According to provisional results compiled by the Federal Board of Revenue (FBR), it has provisionally collected Rs1.02 trillion in taxes from July to December period of this financial year as against the target of Rs1.15 trillion. The provisional collection figures are expected to improve by a couple of billions of rupees.
For the current fiscal year, the federal government has assigned Rs2.475 trillion tax target to the FBR and the machinery was supposed to generate 45% of it in the first half.
The taxpayers have been accusing the FBR for blocking their refunds aimed at artificially ballooning the collection. There is also discrepancy of about Rs20 billion between the collection figures reported by the FBR and the audited statements of Accountant General of Pakistan Revenue and State Bank of Pakistan.
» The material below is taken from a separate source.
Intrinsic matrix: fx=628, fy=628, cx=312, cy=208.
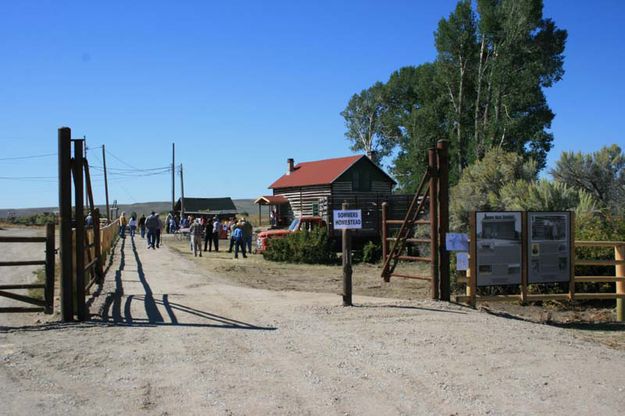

The discrepancy pertained to the period of first five months and is exclusive of December collection.
The FBR paid Rs35 billion in refunds to the taxpayers in the first half of the fiscal year, according to FBR officials.
However, as compared to the first half of the previous financial year, the tax collection was Rs131 billion or 14.8% higher but below the required growth rate of 28%.
Yet Pakistan has managed to surpass the expectations of the International Monetary Fund that assessed in September that the FBR would be able to collect Rs997 billion in the first half of the fiscal year. The IMF has already lowered its tax collection projection to Rs2.345 trillion, which is Rs130 billion less than the official target.
In order to offset the impact of low collection on the budget deficit, the IMF has also shown current year’s development budget at Rs430 billion as against Parliament’s approved budget of Rs560 billion. Minister for Planning and Development Ahsan Iqbal has already made it clear that the Rs560 billion development spending hinges on the FBR’s ability to raise Rs2.475 trillion in taxes.
The FBR collected Rs375 billion in income tax in the first half of the fiscal year, which was only 37% of the total collection, underscoring increasing dependency on indirect taxation, which is regressive in nature. The IMF had estimated that the FBR will collect Rs380 billion in income tax.
The sales tax collection in the first half stood at Rs462 billion as against the IMF’s expectation of Rs431 billion. An increase of 1% in the rate of general sales tax remained the main reason behind increase in collection but yet it was lower than the target. In the budget, the government had increased the sales tax rate from 16% to 17%.
The collection on account of customs duties stood at Rs112 billion. The collection on account of federal excise duties remained at Rs70 billion.
Published in The Express Tribune, January 1st, 2014.